Work task
Please write out all of the data below exactly, without including the pictures.
** Data to use follows **
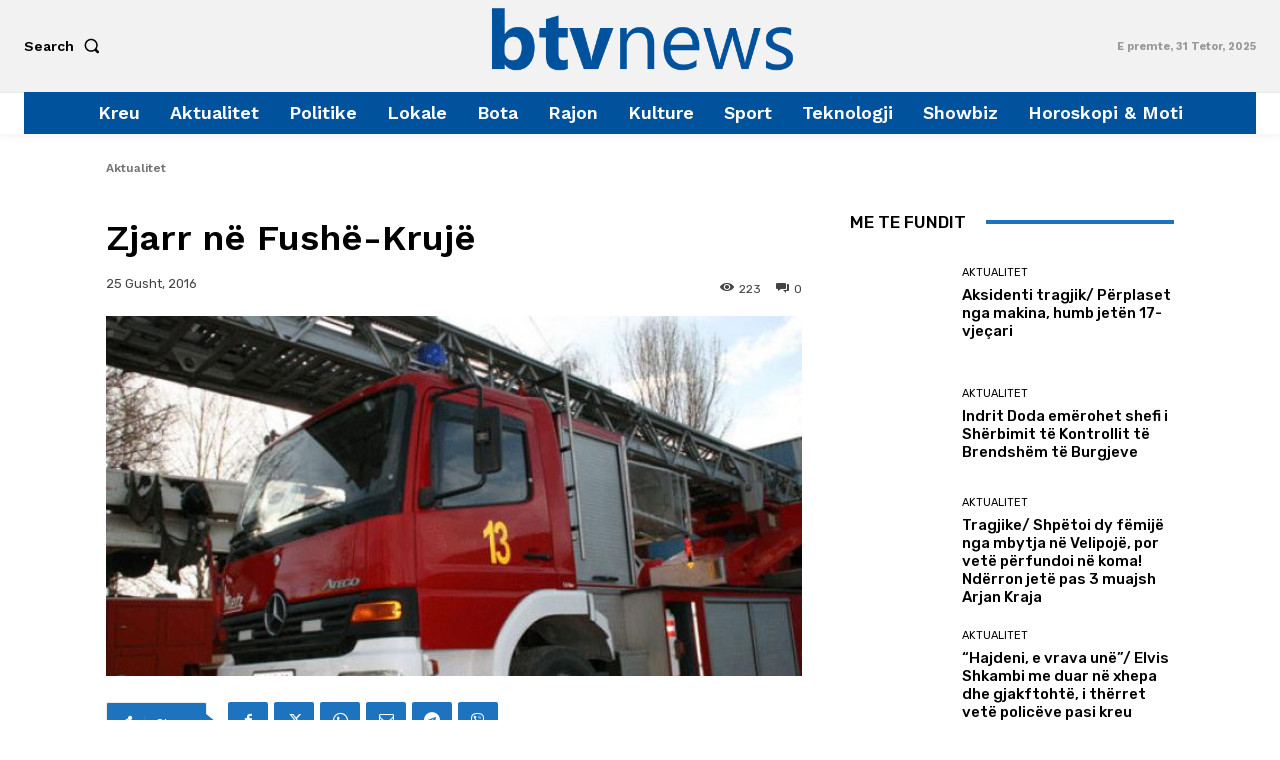

--- FILE ---
content_type: text/html; charset=utf-8
request_url: https://www.google.com/recaptcha/api2/aframe
body_size: 257
content:
<!DOCTYPE HTML><html><head><meta http-equiv="content-type" content="text/html; charset=UTF-8"></head><body><script nonce="3lzpRi1mQrEWAC7ev22O3Q">/** Anti-fraud and anti-abuse applications only. See google.com/recaptcha */ try{var clients={'sodar':'https://pagead2.googlesyndication.com/pagead/sodar?'};window.addEventListener("message",function(a){try{if(a.source===window.parent){var b=JSON.parse(a.data);var c=clients[b['id']];if(c){var d=document.createElement('img');d.src=c+b['params']+'&rc='+(localStorage.getItem("rc::a")?sessionStorage.getItem("rc::b"):"");window.document.body.appendChild(d);sessionStorage.setItem("rc::e",parseInt(sessionStorage.getItem("rc::e")||0)+1);localStorage.setItem("rc::h",'1768674616222');}}}catch(b){}});window.parent.postMessage("_grecaptcha_ready", "*");}catch(b){}</script></body></html>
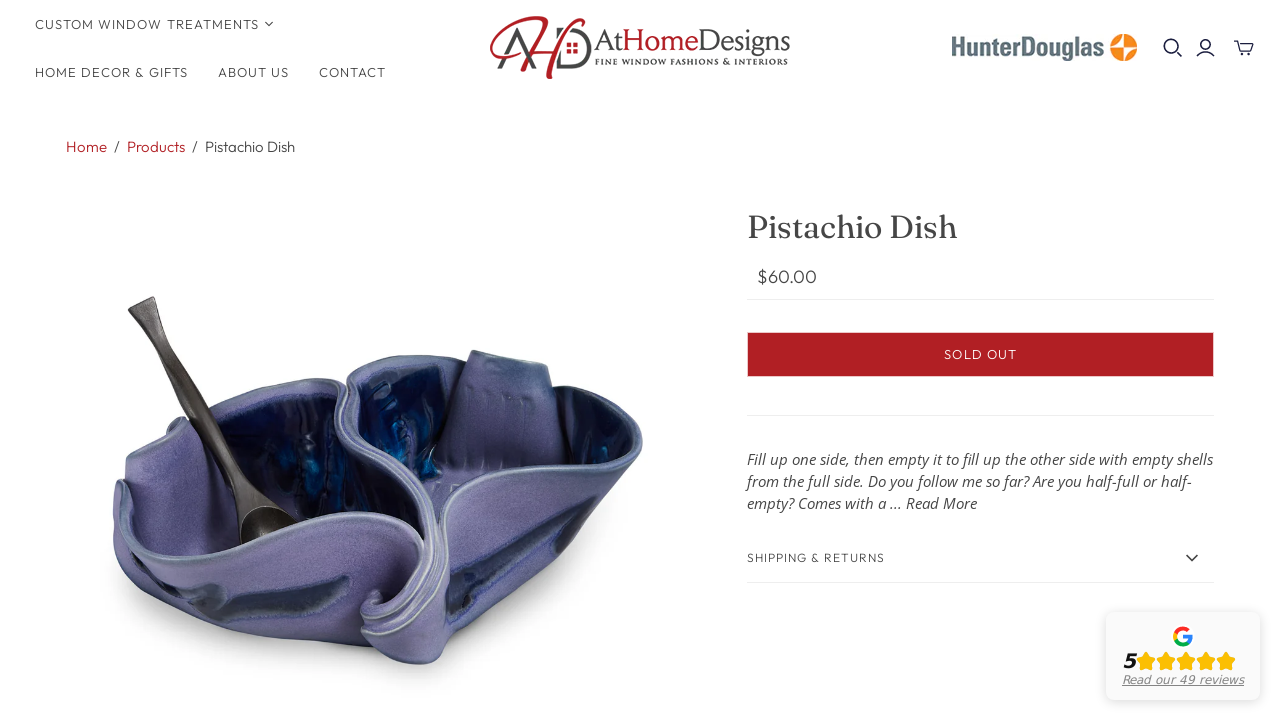

--- FILE ---
content_type: image/svg+xml
request_url: https://athomedesigns.com/cdn/shop/files/chevron.svg?v=1659266413
body_size: -639
content:
<svg height="362pt" viewBox="-74 0 362 362.66667" width="362pt" xmlns="http://www.w3.org/2000/svg"><path d="m213.667969 181.332031c0 4.269531-1.28125 8.535157-3.628907 11.734375l-106.664062 160c-3.839844 5.761719-10.242188 9.601563-17.707031 9.601563h-64c-11.734375 0-21.335938-9.601563-21.335938-21.335938 0-4.265625 1.28125-8.53125 3.628907-11.730469l98.773437-148.269531-98.773437-148.265625c-2.347657-3.199218-3.628907-7.464844-3.628907-11.734375 0-11.730469 9.601563-21.332031 21.335938-21.332031h64c7.464843 0 13.867187 3.839844 17.707031 9.601562l106.664062 160c2.347657 3.199219 3.628907 7.464844 3.628907 11.730469zm0 0"/></svg>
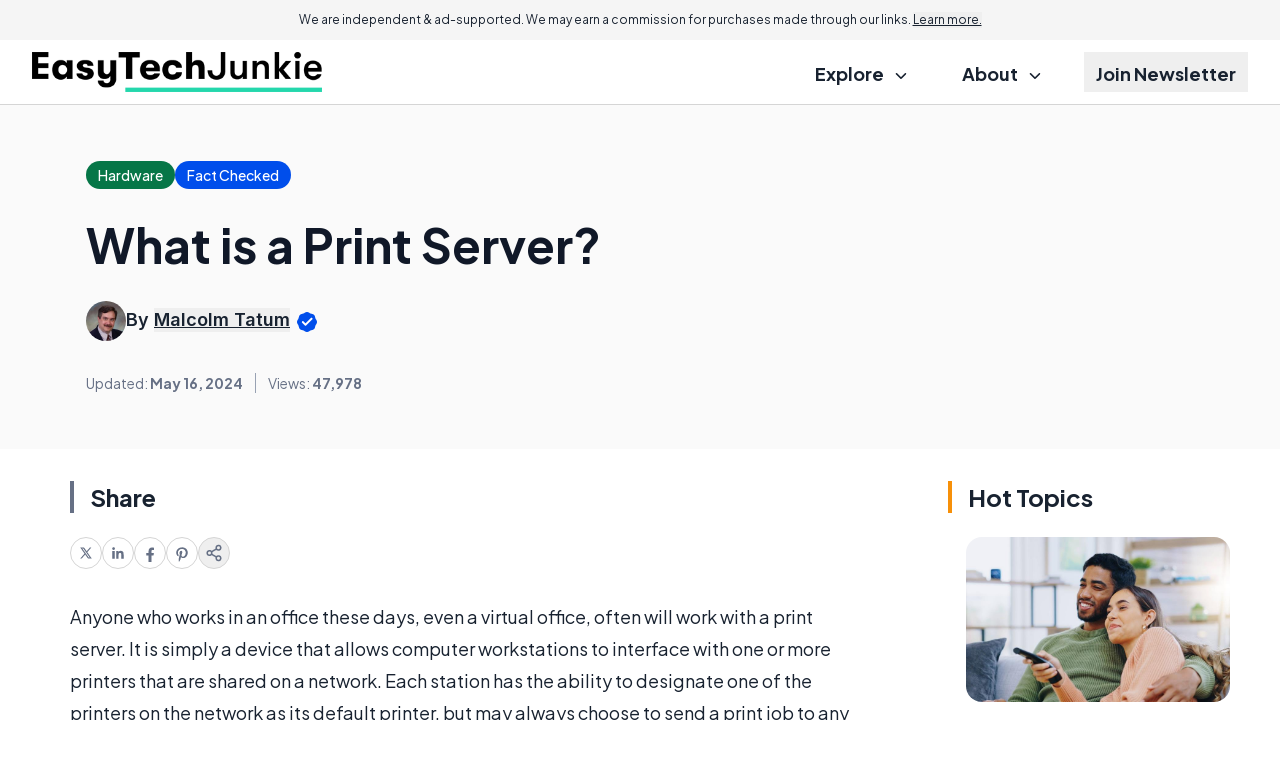

--- FILE ---
content_type: image/svg+xml
request_url: https://assets.easytechjunkie.com/res/common/img/public/socila-facebook.svg
body_size: 656
content:
<svg width="48" height="48" viewBox="0 0 48 48" fill="none" xmlns="http://www.w3.org/2000/svg">
<path d="M48 24C48 10.7438 37.2562 0 24 0C10.7438 0 0 10.7438 0 24C0 35.9813 8.775 45.9094 20.25 47.7094V30.9375H14.1562V24H20.25V18.7125C20.25 12.6984 23.8313 9.375 29.3156 9.375C31.9406 9.375 34.6875 9.84375 34.6875 9.84375V15.75H31.6594C28.6781 15.75 27.75 17.6016 27.75 19.5V24H34.4062L33.3422 30.9375H27.75V47.7094C39.225 45.9094 48 35.9813 48 24Z" fill="#3B5998"/>
<path d="M33.3422 30.9375L34.4062 24H27.75V19.5C27.75 17.6016 28.6781 15.75 31.6594 15.75H34.6875V9.84375C34.6875 9.84375 31.9406 9.375 29.3156 9.375C23.8313 9.375 20.25 12.6984 20.25 18.7125V24H14.1562V30.9375H20.25V47.7094C21.4734 47.9016 22.725 48 24 48C25.275 48 26.5266 47.9016 27.75 47.7094V30.9375H33.3422Z" fill="white"/>
</svg>
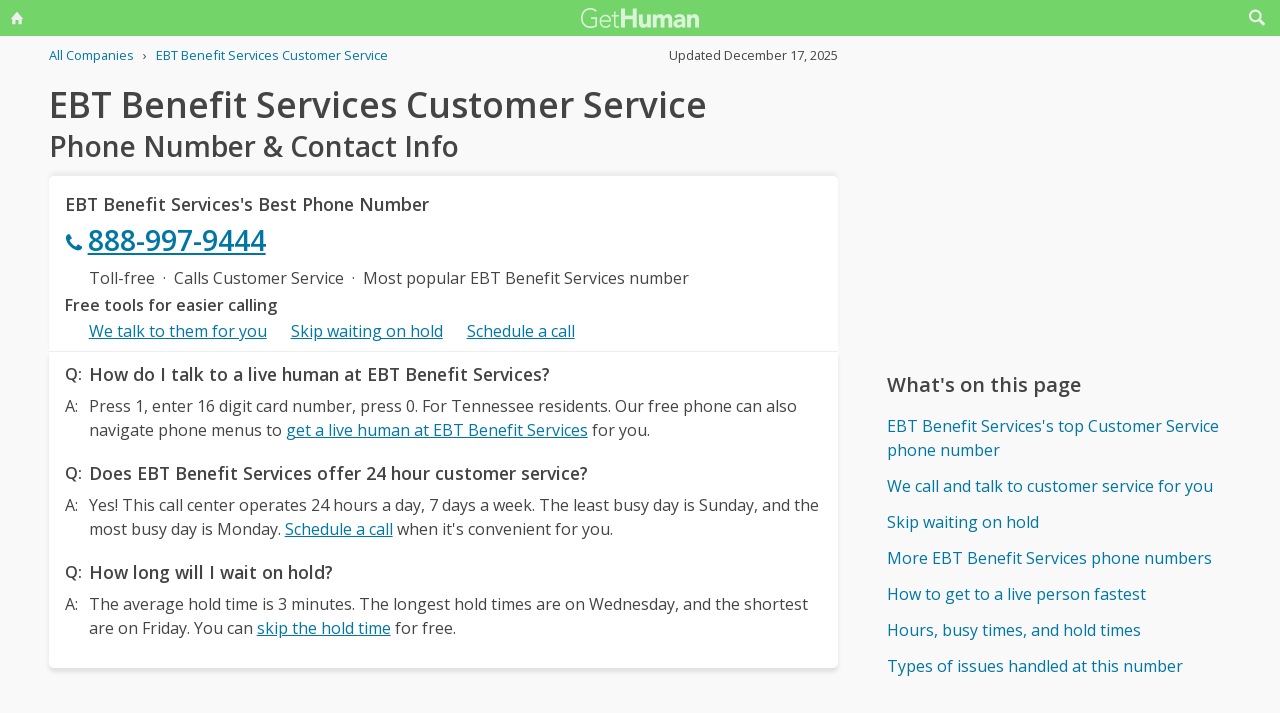

--- FILE ---
content_type: text/html; charset=utf-8
request_url: https://www.google.com/recaptcha/api2/aframe
body_size: 267
content:
<!DOCTYPE HTML><html><head><meta http-equiv="content-type" content="text/html; charset=UTF-8"></head><body><script nonce="U-cag7KyRl6KKriZ2kvMPA">/** Anti-fraud and anti-abuse applications only. See google.com/recaptcha */ try{var clients={'sodar':'https://pagead2.googlesyndication.com/pagead/sodar?'};window.addEventListener("message",function(a){try{if(a.source===window.parent){var b=JSON.parse(a.data);var c=clients[b['id']];if(c){var d=document.createElement('img');d.src=c+b['params']+'&rc='+(localStorage.getItem("rc::a")?sessionStorage.getItem("rc::b"):"");window.document.body.appendChild(d);sessionStorage.setItem("rc::e",parseInt(sessionStorage.getItem("rc::e")||0)+1);localStorage.setItem("rc::h",'1768934302616');}}}catch(b){}});window.parent.postMessage("_grecaptcha_ready", "*");}catch(b){}</script></body></html>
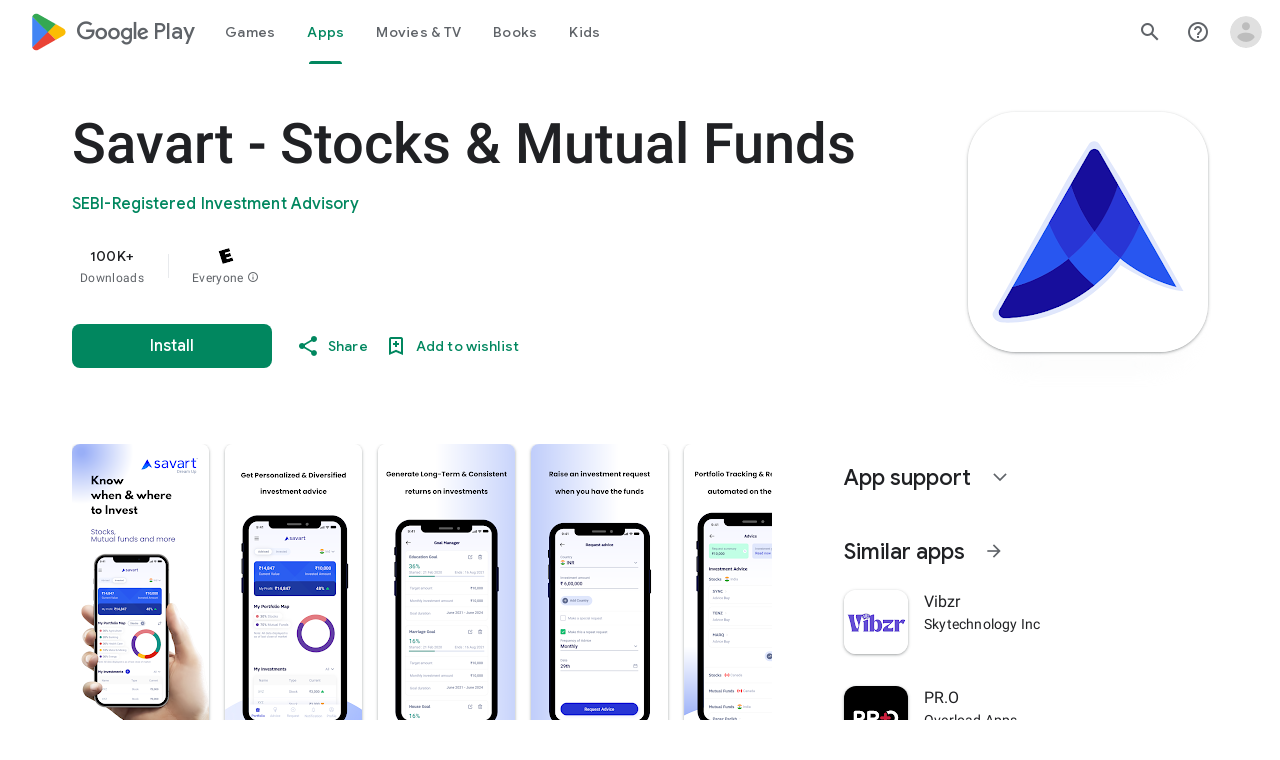

--- FILE ---
content_type: text/plain; charset=utf-8
request_url: https://play.google.com/play/log?format=json&authuser&proto_v2=true
body_size: -435
content:
["900000","1769365217346"]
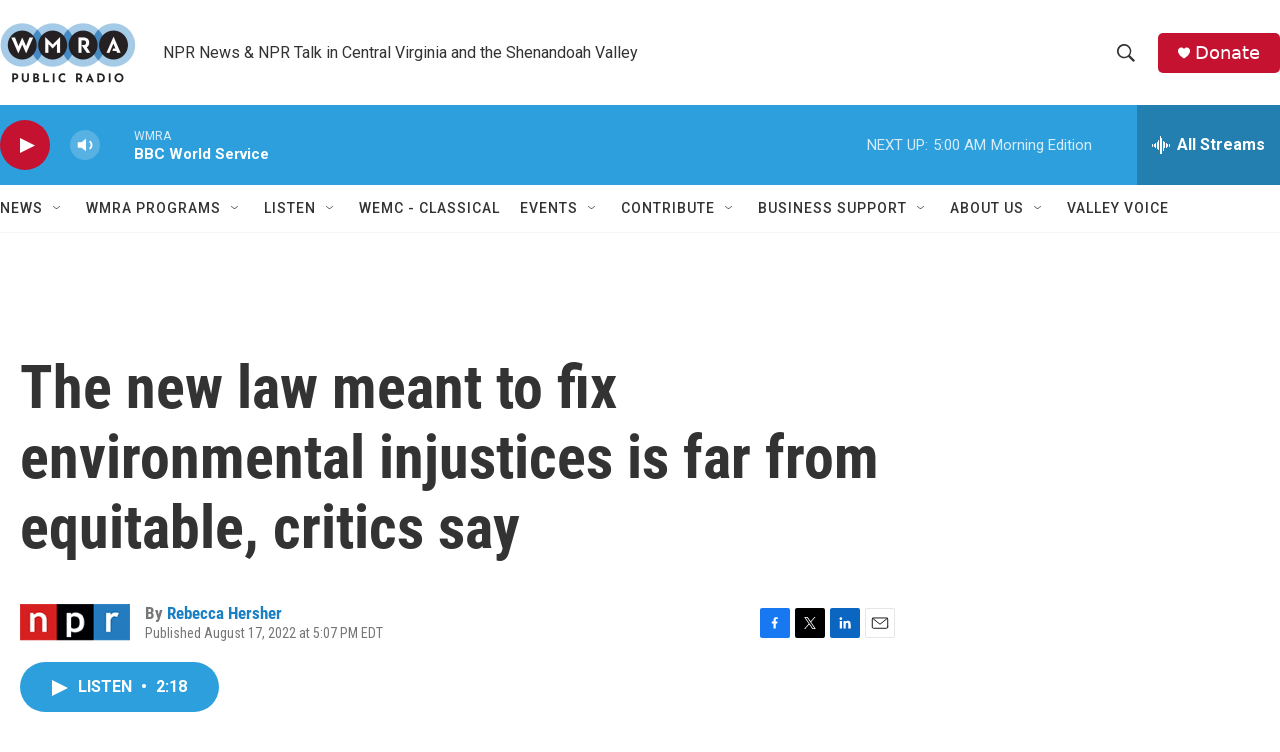

--- FILE ---
content_type: text/html; charset=utf-8
request_url: https://www.google.com/recaptcha/api2/aframe
body_size: 268
content:
<!DOCTYPE HTML><html><head><meta http-equiv="content-type" content="text/html; charset=UTF-8"></head><body><script nonce="R9XhQrKfd_YmkscDzqxSuQ">/** Anti-fraud and anti-abuse applications only. See google.com/recaptcha */ try{var clients={'sodar':'https://pagead2.googlesyndication.com/pagead/sodar?'};window.addEventListener("message",function(a){try{if(a.source===window.parent){var b=JSON.parse(a.data);var c=clients[b['id']];if(c){var d=document.createElement('img');d.src=c+b['params']+'&rc='+(localStorage.getItem("rc::a")?sessionStorage.getItem("rc::b"):"");window.document.body.appendChild(d);sessionStorage.setItem("rc::e",parseInt(sessionStorage.getItem("rc::e")||0)+1);localStorage.setItem("rc::h",'1770024906176');}}}catch(b){}});window.parent.postMessage("_grecaptcha_ready", "*");}catch(b){}</script></body></html>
** End of Data to use **
Final answer
--- FILE ---
content_type: text/html; charset=utf-8
request_url: https://www.google.com/recaptcha/api2/aframe
body_size: 257
content:
<!DOCTYPE HTML><html><head><meta http-equiv="content-type" content="text/html; charset=UTF-8"></head><body><script nonce="3lzpRi1mQrEWAC7ev22O3Q">/** Anti-fraud and anti-abuse applications only. See google.com/recaptcha */ try{var clients={'sodar':'https://pagead2.googlesyndication.com/pagead/sodar?'};window.addEventListener("message",function(a){try{if(a.source===window.parent){var b=JSON.parse(a.data);var c=clients[b['id']];if(c){var d=document.createElement('img');d.src=c+b['params']+'&rc='+(localStorage.getItem("rc::a")?sessionStorage.getItem("rc::b"):"");window.document.body.appendChild(d);sessionStorage.setItem("rc::e",parseInt(sessionStorage.getItem("rc::e")||0)+1);localStorage.setItem("rc::h",'1768674616222');}}}catch(b){}});window.parent.postMessage("_grecaptcha_ready", "*");}catch(b){}</script></body></html>

--- FILE ---
content_type: image/svg+xml
request_url: https://athomedesigns.com/cdn/shop/files/chevron.svg?v=1659266413
body_size: -639
content:
<svg height="362pt" viewBox="-74 0 362 362.66667" width="362pt" xmlns="http://www.w3.org/2000/svg"><path d="m213.667969 181.332031c0 4.269531-1.28125 8.535157-3.628907 11.734375l-106.664062 160c-3.839844 5.761719-10.242188 9.601563-17.707031 9.601563h-64c-11.734375 0-21.335938-9.601563-21.335938-21.335938 0-4.265625 1.28125-8.53125 3.628907-11.730469l98.773437-148.269531-98.773437-148.265625c-2.347657-3.199218-3.628907-7.464844-3.628907-11.734375 0-11.730469 9.601563-21.332031 21.335938-21.332031h64c7.464843 0 13.867187 3.839844 17.707031 9.601562l106.664062 160c2.347657 3.199219 3.628907 7.464844 3.628907 11.730469zm0 0"/></svg>

--- FILE ---
content_type: image/svg+xml
request_url: https://assets.easytechjunkie.com/res/common/img/public/socila-facebook.svg
body_size: 656
content:
<svg width="48" height="48" viewBox="0 0 48 48" fill="none" xmlns="http://www.w3.org/2000/svg">
<path d="M48 24C48 10.7438 37.2562 0 24 0C10.7438 0 0 10.7438 0 24C0 35.9813 8.775 45.9094 20.25 47.7094V30.9375H14.1562V24H20.25V18.7125C20.25 12.6984 23.8313 9.375 29.3156 9.375C31.9406 9.375 34.6875 9.84375 34.6875 9.84375V15.75H31.6594C28.6781 15.75 27.75 17.6016 27.75 19.5V24H34.4062L33.3422 30.9375H27.75V47.7094C39.225 45.9094 48 35.9813 48 24Z" fill="#3B5998"/>
<path d="M33.3422 30.9375L34.4062 24H27.75V19.5C27.75 17.6016 28.6781 15.75 31.6594 15.75H34.6875V9.84375C34.6875 9.84375 31.9406 9.375 29.3156 9.375C23.8313 9.375 20.25 12.6984 20.25 18.7125V24H14.1562V30.9375H20.25V47.7094C21.4734 47.9016 22.725 48 24 48C25.275 48 26.5266 47.9016 27.75 47.7094V30.9375H33.3422Z" fill="white"/>
</svg>

--- FILE ---
content_type: text/html; charset=utf-8
request_url: https://www.google.com/recaptcha/api2/aframe
body_size: 267
content:
<!DOCTYPE HTML><html><head><meta http-equiv="content-type" content="text/html; charset=UTF-8"></head><body><script nonce="U-cag7KyRl6KKriZ2kvMPA">/** Anti-fraud and anti-abuse applications only. See google.com/recaptcha */ try{var clients={'sodar':'https://pagead2.googlesyndication.com/pagead/sodar?'};window.addEventListener("message",function(a){try{if(a.source===window.parent){var b=JSON.parse(a.data);var c=clients[b['id']];if(c){var d=document.createElement('img');d.src=c+b['params']+'&rc='+(localStorage.getItem("rc::a")?sessionStorage.getItem("rc::b"):"");window.document.body.appendChild(d);sessionStorage.setItem("rc::e",parseInt(sessionStorage.getItem("rc::e")||0)+1);localStorage.setItem("rc::h",'1768934302616');}}}catch(b){}});window.parent.postMessage("_grecaptcha_ready", "*");}catch(b){}</script></body></html>

--- FILE ---
content_type: text/plain; charset=utf-8
request_url: https://play.google.com/play/log?format=json&authuser&proto_v2=true
body_size: -435
content:
["900000","1769365217346"]

--- FILE ---
content_type: text/html; charset=utf-8
request_url: https://www.google.com/recaptcha/api2/aframe
body_size: 268
content:
<!DOCTYPE HTML><html><head><meta http-equiv="content-type" content="text/html; charset=UTF-8"></head><body><script nonce="R9XhQrKfd_YmkscDzqxSuQ">/** Anti-fraud and anti-abuse applications only. See google.com/recaptcha */ try{var clients={'sodar':'https://pagead2.googlesyndication.com/pagead/sodar?'};window.addEventListener("message",function(a){try{if(a.source===window.parent){var b=JSON.parse(a.data);var c=clients[b['id']];if(c){var d=document.createElement('img');d.src=c+b['params']+'&rc='+(localStorage.getItem("rc::a")?sessionStorage.getItem("rc::b"):"");window.document.body.appendChild(d);sessionStorage.setItem("rc::e",parseInt(sessionStorage.getItem("rc::e")||0)+1);localStorage.setItem("rc::h",'1770024906176');}}}catch(b){}});window.parent.postMessage("_grecaptcha_ready", "*");}catch(b){}</script></body></html>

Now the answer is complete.